间世事,说变也快,偶然也应个“三十年河东,三十年河西。”天,总有个晴的时候 ,难熬的十年,毕竟是熬出了头。神州春秋,代谢正常。浩劫掠过,人们死一样的脸色中,辛酸尚未退尽,舒畅却一下子渗进了每个细胞,谁不狂叫:历史,快拍摄这珍贵的镜头!

我,还有我的邻居王兆吉,跟千千万万个民族大家庭的成员一样,我们都在享受着生活分给属于个人的一份儿快乐。不同点还是容观地存在着,我在狂喜里推日月,他却在快乐中思索。王兆吉有手艺,有劲头,也有胆识。年轻轻儿的,头一个向窘困拼搏,治穷致富,村子上,他首先当上个小小的盘古。他在乡里做木活,也在城里谋着落,脚踏在哪里,名子也留在哪里。手巧货好,大凡知道的他的人,做点家具什么的,甘心放弃上门的工匠,硬是东西里去找他,可不是?别人找活犯难哩,活倒等他发愁哩。

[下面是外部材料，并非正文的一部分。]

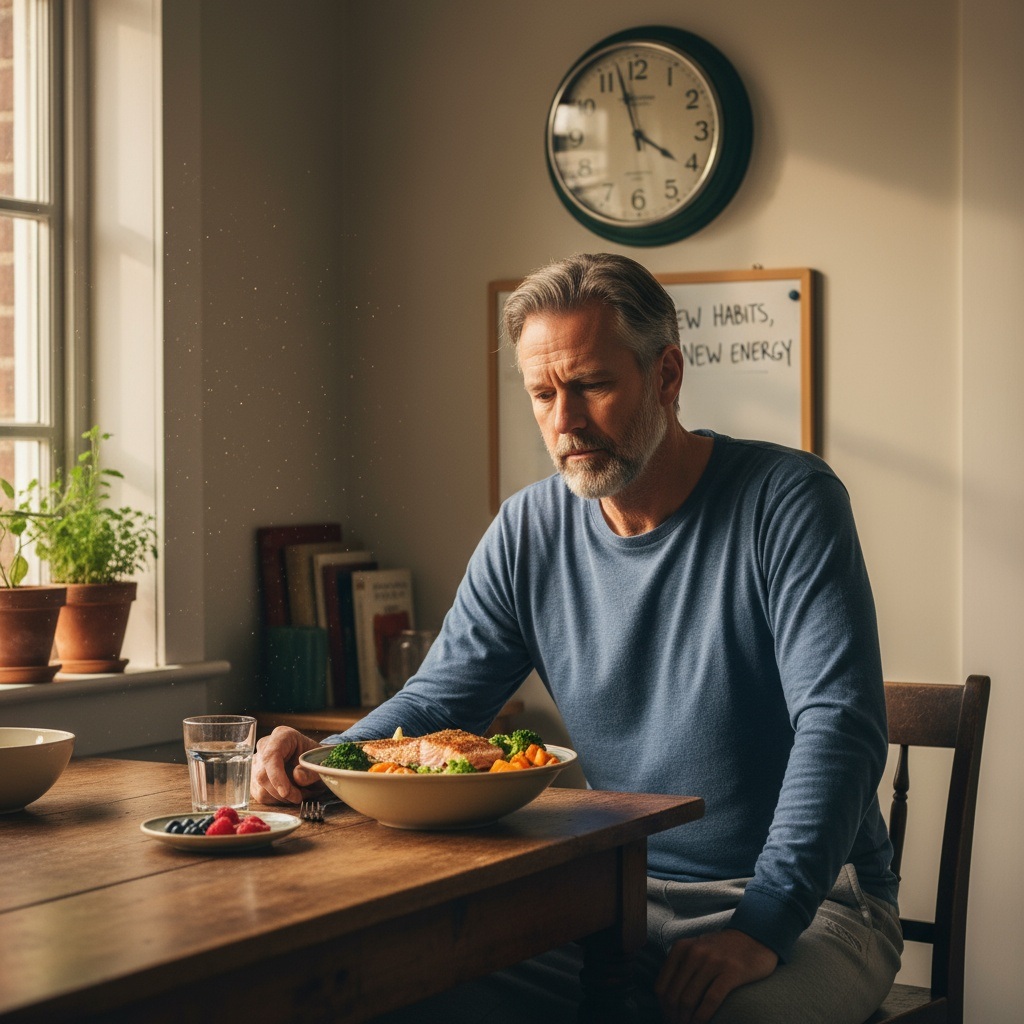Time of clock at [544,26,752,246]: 3:57
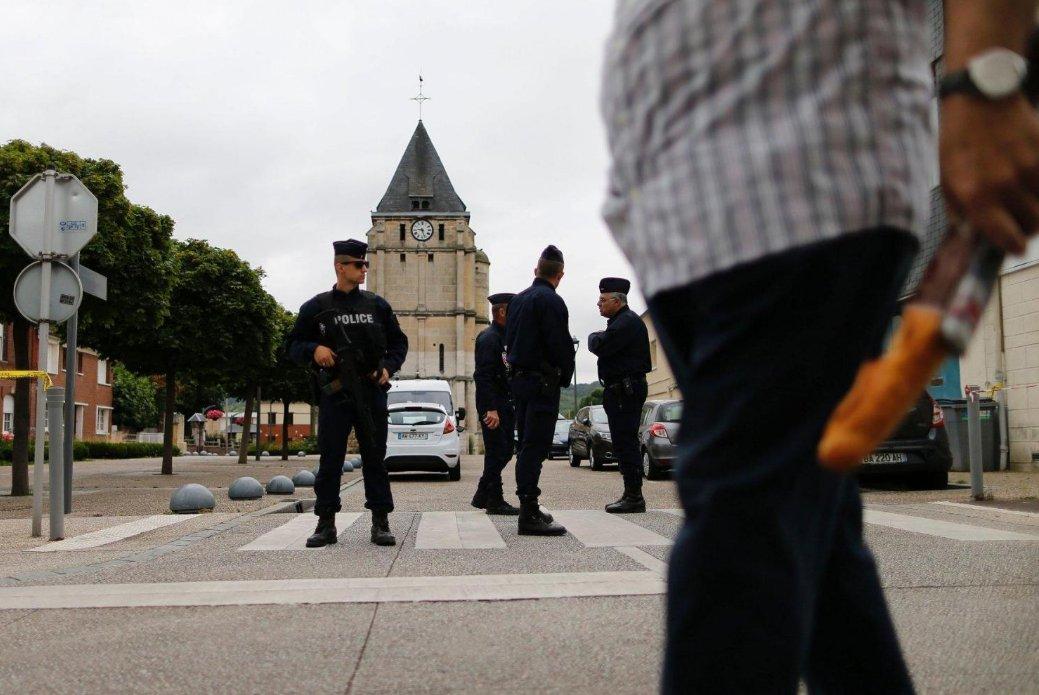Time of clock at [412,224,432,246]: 9:27
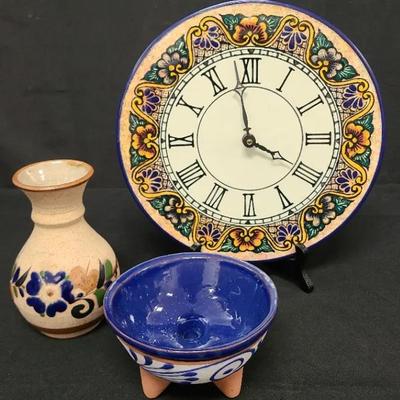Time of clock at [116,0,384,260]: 3:58
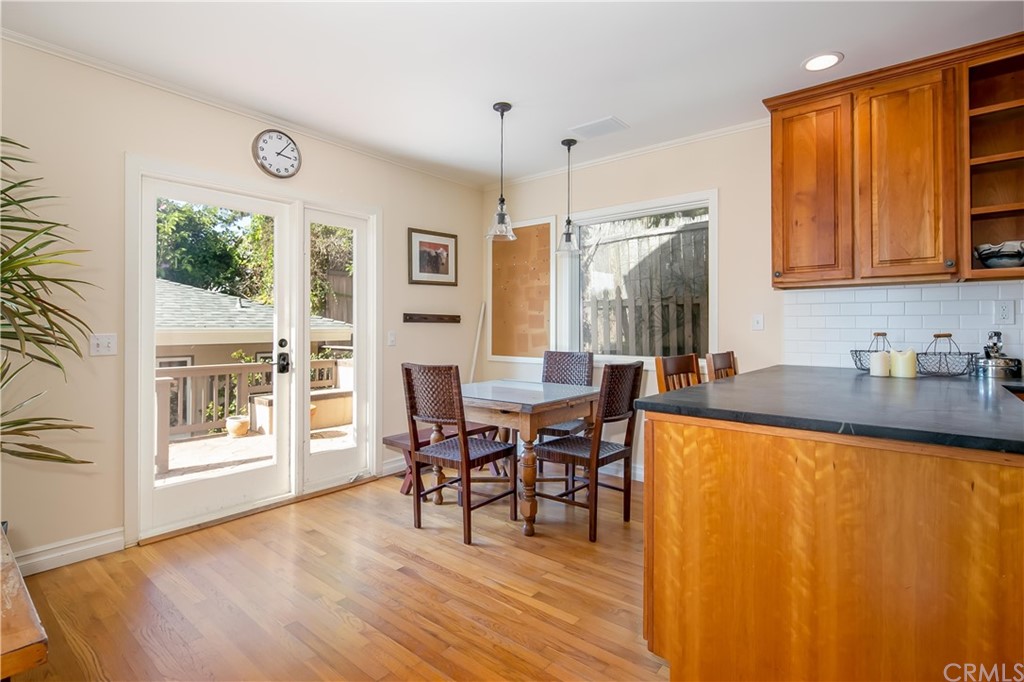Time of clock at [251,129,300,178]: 3:06
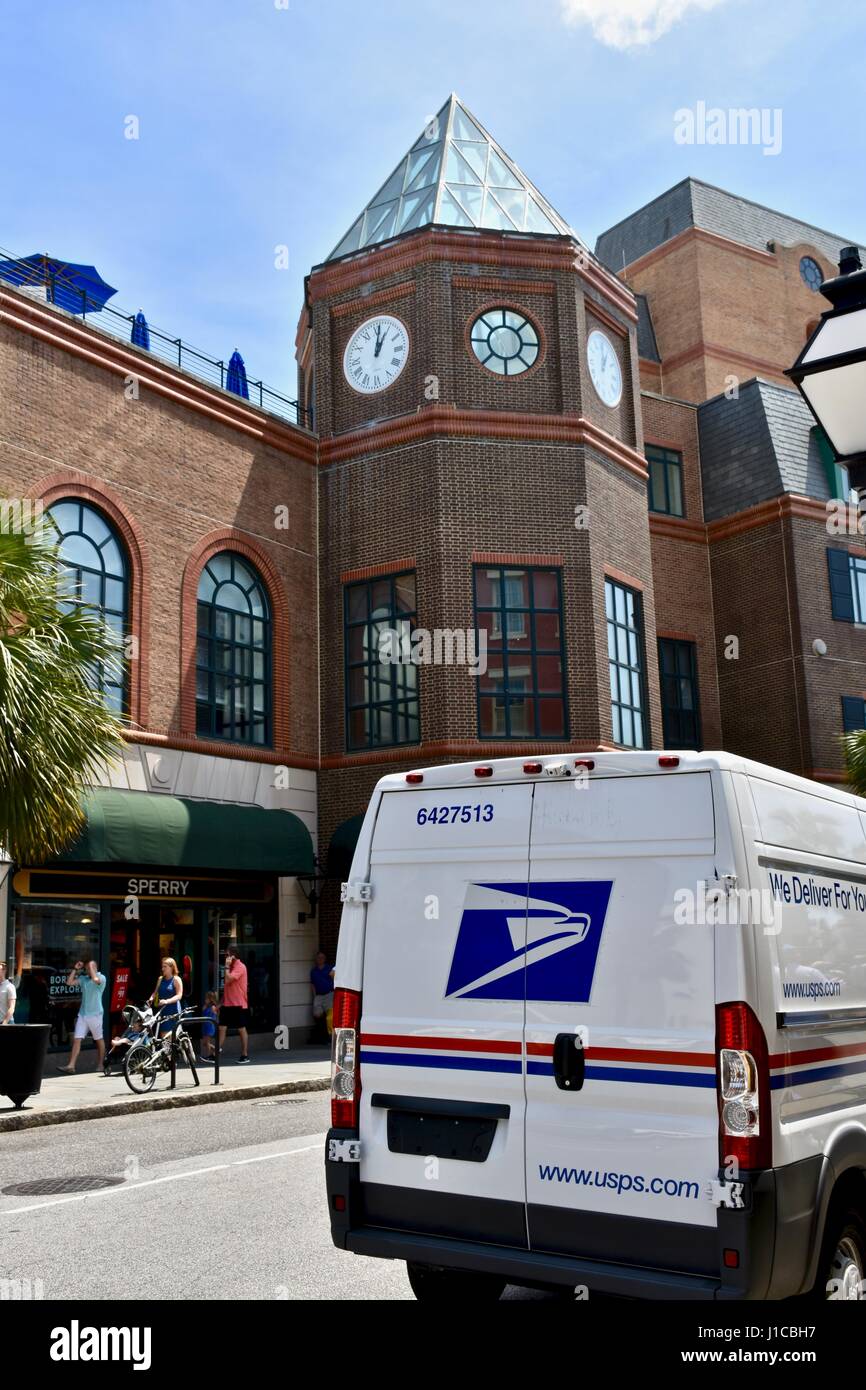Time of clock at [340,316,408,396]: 1:01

一次,我在街头上碰着了我那邻居,他还那个学生味儿:帽不歪,领不开,文静静,礼彬彬。兜里提着工具,腋下挟着书籍。

“小伙子,手艺出众,钱挣得多吧?”我热情地招呼着。

“还能挣得上,蔺书记。”他直言不讳。

我瞅瞅他那一摞儿厚书,不用说,我理解他的心情。人大都这样,日子过得安然一些,吃穿弄得宽绰一些,享受的欲望也随着增加一些。不仅是物质,有时候,更多的是精神,尤其是乡里村里这些“识字人”越发需要这种粮食。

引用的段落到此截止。